• _QUOTED PASSAGE_:
When we talk about CEOs getting overpaid with golden parachutes, we often think of guys like [1]Robert Nardelli [wikipedia.org] who was CEO of Home Depot for 7 years, didn't move the stock price at all, resigned and triggered a $210M golden parachute. Those are few and far between though, and they make the news and becomes the story. But there are [2]211,130 CEOs in the US [bls.gov] and packages like Nardelli's are maybe 1 in 1,000 and could be as high as 1 in 10,000. instead most are hustling to make the companies work, barely scraping by in a lonely position at all times where failure on a massive scale is a constant threat with no safety net below you; you're the last line of defense and there's no one to turn to.

[1] https://en.wikipedia.org/wiki/Robert_Nardelli

[2] https://www.bls.gov/oes/2023/may/oes111011.htm

re: defending the CEO (Score:3)

by King_TJ ( 85913 )

I absolutely agree with you. But the problem is, you're talking about your smaller companies and not the big names that the general public is familiar with.

"Golden parachutes" aside? The CEO of any company with a household name is paid exponentially times more compensation than the rank and file employee working there.

People are generally fed up with the disparity there -- especially when these businesses are so large, many of the workers doing the customer-facing work may be managed by several bosses above

Re: (Score:2, Insightful)

by Bahbus ( 1180627 )

Your information changes nothing. The CEO pay is ~$725,553/year. I don't care if the corporation is 2 people or 2000 people, no CEO has ever done $725,553/year worth of work. And speaking of board of directors, the average board member is paid ~$325,000/year, which is also way too much for the lack of real work. I'm guessing you weren't one of them in either role, which, I guess, is unfortunate for you. No one at Apple, Amazon, Nvidia, Microsoft, Honda, Toyota, or any company ever, has worked "hard enough"

Re: (Score:2)

by Bahbus ( 1180627 )

average CEO pay**

Re: (Score:2)

by HiThere ( 15173 )

There are reasonable arguments that Steve Jobs was worthy of his hire. And once upon a time I think Elon Musk was also.

Note that neither of those was someone I'd want to work under, but they did the job. (OTOH, I've heard it claimed that Musk was just lucky. I don't believe it, but I've never checked enough to be sure that's wrong.)

Re: (Score:3)

by thegarbz ( 1787294 )

> no CEO has ever done $725,553/year worth of work

Define the worth of work? What do you do for your job? I know what I do. My decisions don't impact my colleagues, their retirement packages, or society in general. On the flip side there are several CEO's whose job is literally to define the fate of thousands of not just employees but can define the stability of public communities in nations, changing the land scape in the most literal sense of the word with their decision.

Responsibility is worth something, even if you think you work harder, the reality is

"Corporate leadership decisions"? (Score:2)

by gweihir ( 88907 )

You mean it has become too obvious to hide that they are incompetent, right?

• _Entries drawn from a collection_:

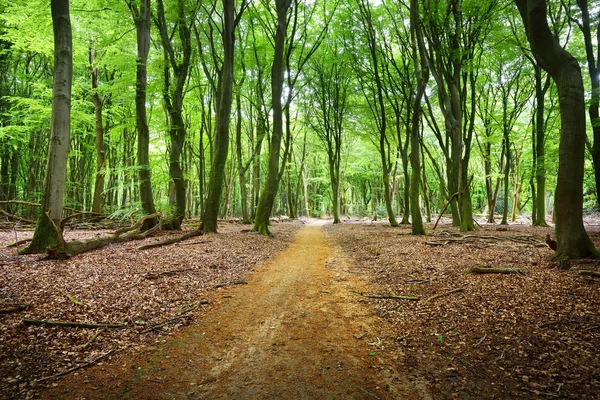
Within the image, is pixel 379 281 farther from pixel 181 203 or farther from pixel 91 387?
pixel 181 203

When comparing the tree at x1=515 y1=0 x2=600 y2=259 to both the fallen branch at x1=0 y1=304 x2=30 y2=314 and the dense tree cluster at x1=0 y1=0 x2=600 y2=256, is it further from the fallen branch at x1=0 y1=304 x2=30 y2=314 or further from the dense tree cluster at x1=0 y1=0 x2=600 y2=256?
the fallen branch at x1=0 y1=304 x2=30 y2=314

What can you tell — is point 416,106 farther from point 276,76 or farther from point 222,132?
point 222,132

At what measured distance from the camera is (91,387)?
9.27ft

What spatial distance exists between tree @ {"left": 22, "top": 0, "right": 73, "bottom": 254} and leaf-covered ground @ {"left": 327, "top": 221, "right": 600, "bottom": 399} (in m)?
7.74

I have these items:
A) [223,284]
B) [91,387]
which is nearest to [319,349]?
[91,387]

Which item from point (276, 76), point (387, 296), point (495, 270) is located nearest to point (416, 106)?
point (276, 76)

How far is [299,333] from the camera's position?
4.06m

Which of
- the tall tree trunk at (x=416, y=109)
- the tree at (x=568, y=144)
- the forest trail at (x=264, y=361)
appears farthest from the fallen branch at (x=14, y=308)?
the tall tree trunk at (x=416, y=109)

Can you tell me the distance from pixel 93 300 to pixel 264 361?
2972 mm

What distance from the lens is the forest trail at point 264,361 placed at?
281cm

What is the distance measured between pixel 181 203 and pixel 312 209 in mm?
39445

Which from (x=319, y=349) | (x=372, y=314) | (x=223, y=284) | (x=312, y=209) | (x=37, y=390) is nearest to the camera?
(x=37, y=390)

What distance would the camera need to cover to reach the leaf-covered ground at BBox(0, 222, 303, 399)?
313cm

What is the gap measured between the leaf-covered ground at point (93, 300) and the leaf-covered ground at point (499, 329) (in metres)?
3.21
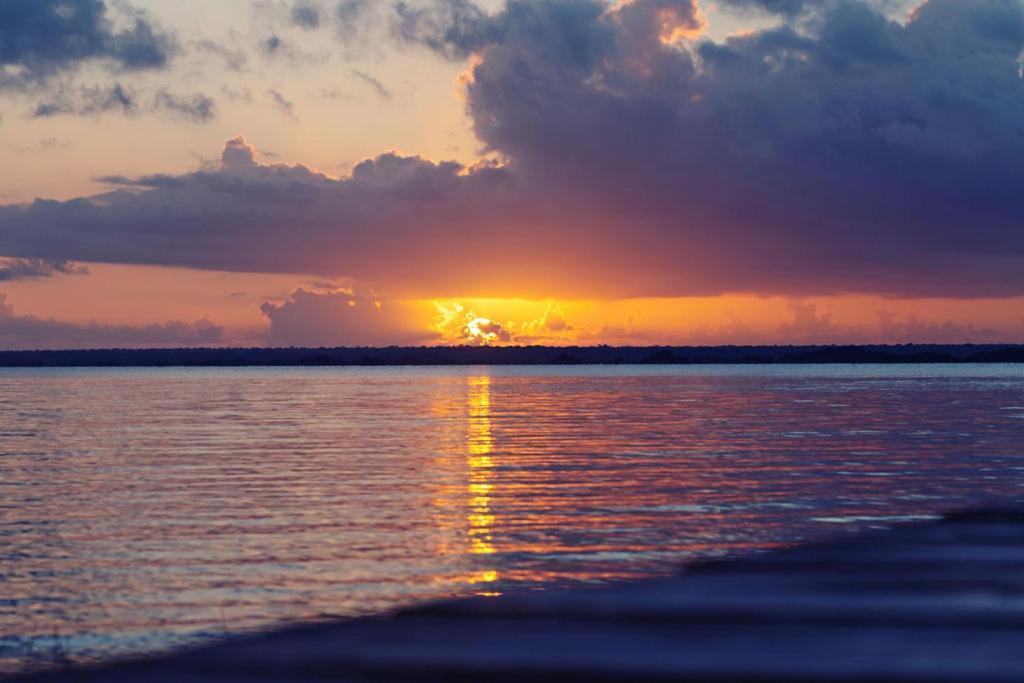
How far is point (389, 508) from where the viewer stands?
19.5 m

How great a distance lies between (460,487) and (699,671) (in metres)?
15.2

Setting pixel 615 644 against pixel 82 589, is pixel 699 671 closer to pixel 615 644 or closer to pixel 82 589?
pixel 615 644

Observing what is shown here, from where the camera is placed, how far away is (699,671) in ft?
26.3

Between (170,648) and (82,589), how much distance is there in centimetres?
360

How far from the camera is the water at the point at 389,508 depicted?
12.0m

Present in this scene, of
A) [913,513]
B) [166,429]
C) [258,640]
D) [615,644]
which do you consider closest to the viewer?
[615,644]

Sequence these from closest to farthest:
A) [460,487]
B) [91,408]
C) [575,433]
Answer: [460,487], [575,433], [91,408]

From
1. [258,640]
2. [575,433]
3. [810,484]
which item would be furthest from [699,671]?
[575,433]

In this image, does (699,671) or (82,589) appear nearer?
(699,671)

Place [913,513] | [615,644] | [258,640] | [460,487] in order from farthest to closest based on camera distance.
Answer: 1. [460,487]
2. [913,513]
3. [258,640]
4. [615,644]

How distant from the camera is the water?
39.2 feet

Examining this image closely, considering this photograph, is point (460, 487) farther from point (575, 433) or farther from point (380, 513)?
point (575, 433)

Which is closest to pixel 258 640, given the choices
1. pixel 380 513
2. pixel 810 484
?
pixel 380 513

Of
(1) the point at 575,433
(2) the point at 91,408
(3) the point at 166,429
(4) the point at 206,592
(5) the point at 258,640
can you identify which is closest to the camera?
(5) the point at 258,640
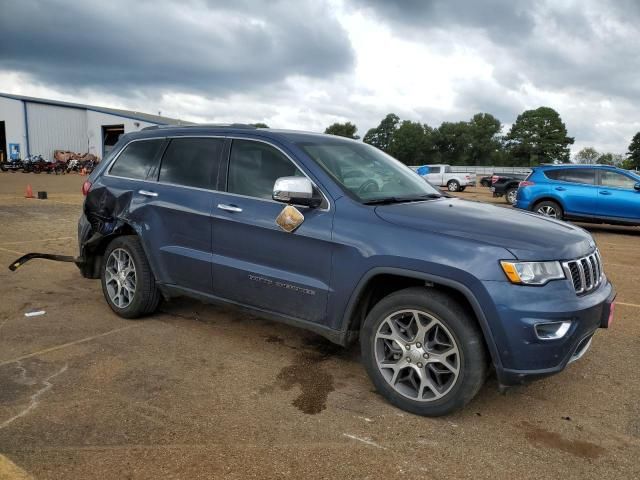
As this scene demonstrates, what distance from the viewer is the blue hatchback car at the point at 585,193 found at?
38.3 feet

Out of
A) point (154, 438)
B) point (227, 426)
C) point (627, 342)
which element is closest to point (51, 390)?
point (154, 438)

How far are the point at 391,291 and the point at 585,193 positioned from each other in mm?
10304

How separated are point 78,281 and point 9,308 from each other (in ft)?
3.90

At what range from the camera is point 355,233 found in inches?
132

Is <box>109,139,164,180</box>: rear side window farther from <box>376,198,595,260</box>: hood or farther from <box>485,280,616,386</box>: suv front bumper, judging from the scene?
<box>485,280,616,386</box>: suv front bumper

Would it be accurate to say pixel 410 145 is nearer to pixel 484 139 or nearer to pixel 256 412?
pixel 484 139

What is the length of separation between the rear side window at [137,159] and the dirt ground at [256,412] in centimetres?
139

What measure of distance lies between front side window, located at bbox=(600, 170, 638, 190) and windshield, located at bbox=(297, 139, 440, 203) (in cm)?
935

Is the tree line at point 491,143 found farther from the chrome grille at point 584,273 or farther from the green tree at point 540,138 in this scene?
the chrome grille at point 584,273

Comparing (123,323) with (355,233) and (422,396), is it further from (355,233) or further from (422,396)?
(422,396)

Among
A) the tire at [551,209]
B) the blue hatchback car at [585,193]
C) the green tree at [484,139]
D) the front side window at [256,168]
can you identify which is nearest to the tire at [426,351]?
the front side window at [256,168]

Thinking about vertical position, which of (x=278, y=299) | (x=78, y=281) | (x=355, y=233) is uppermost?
(x=355, y=233)

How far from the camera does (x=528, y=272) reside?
290 cm

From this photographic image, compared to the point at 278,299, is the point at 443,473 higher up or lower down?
lower down
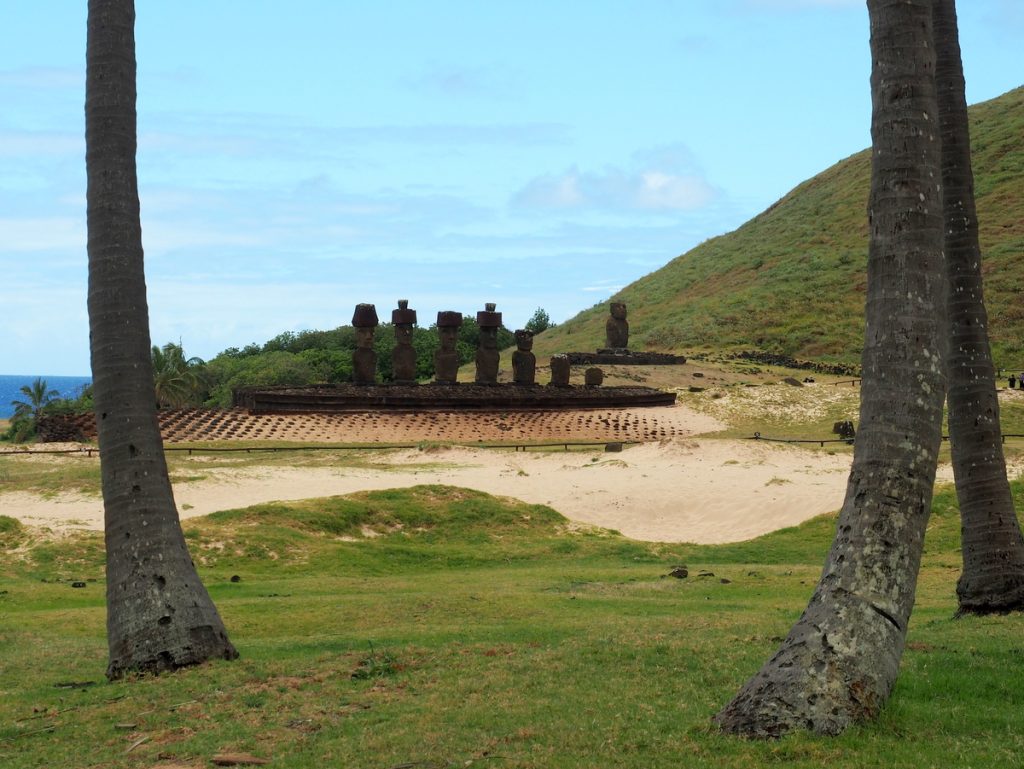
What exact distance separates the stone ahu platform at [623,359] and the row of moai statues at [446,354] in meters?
9.82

• _CHALLENGE A_:
In the discussion about CEO pay, what was the size of the golden parachute Robert Nardelli triggered?
• _CHALLENGE B_:
Translate this sentence from the discussion about CEO pay into Spanish: "Note that neither of those was someone I'd want to work under, but they did the job."
• _CHALLENGE C_:
Go on with the discussion about CEO pay from the point where it stops.

• _ANSWER A_:
$210M

• _ANSWER B_:
Ten en cuenta que ninguno de los dos era alguien bajo cuyo mando yo querría trabajar, pero hicieron el trabajo.

• _ANSWER C_:
Re: (Score:2)

by Retired Chemist ( 5039029 )

Or simply unnecessary

Golden Parachute (Score:2)

by Local ID10T ( 790134 )

At the executive level, it is common to negotiate the terms of your exit before you begin working.

When times get tough pull the ripcord and move on. Take a long vacation, and polish up your resume: "under my leadership the business grew!" (don't mention that you bailed just before it cratered...those were market conditions beyond your control.)

Rinse and repeat. Or take your mountain of cash and retire.

AI CEO (Score:2)

by backslashdot ( 95548 )

It will happen. I remember 25+ years ago on slashdot the topic was companies outsourcing people from India to do IT jobs. The joke was "why don't the CEOs outsource themselves to Indians?" ... Today a bunch of CEOs (Microsoft, Google, Adobe, IBM, etc) are in fact Indian. Therefore, we can predict 25 years from now that CEOs themselves of public corporations would be AI. Humans will be taken out of critical decision making.

"In three years, Cyberdyne will become the largest supplier of military computer syste

Since 2023 (Score:2)

by tiananmen tank man ( 979067 )

Record levels for last 2 years.

Re: (Score:2)

by Bahbus ( 1180627 )

You got your directions backwards. Obama *is* left. The only thing the left wants from businesses is more transparency and accountability (i.e. stop being greedy assholes). I know Europeans consider liberalism to be a "conservative" or right leaning thing, but in the US, Liberals are left. Conservatives, in the US, is basically synonymous with the right (i.e. Republicans and most Libertarians - not to be confused with Liberals).

Re: (Score:2)

by HiThere ( 15173 )

I suspect that was satire, and deserves to be highly modded up. Unfortunately, satire doesn't work well in brief text communications, so people will probably take that seriously.

Oh darn (Score:1)

by Bahbus ( 1180627 )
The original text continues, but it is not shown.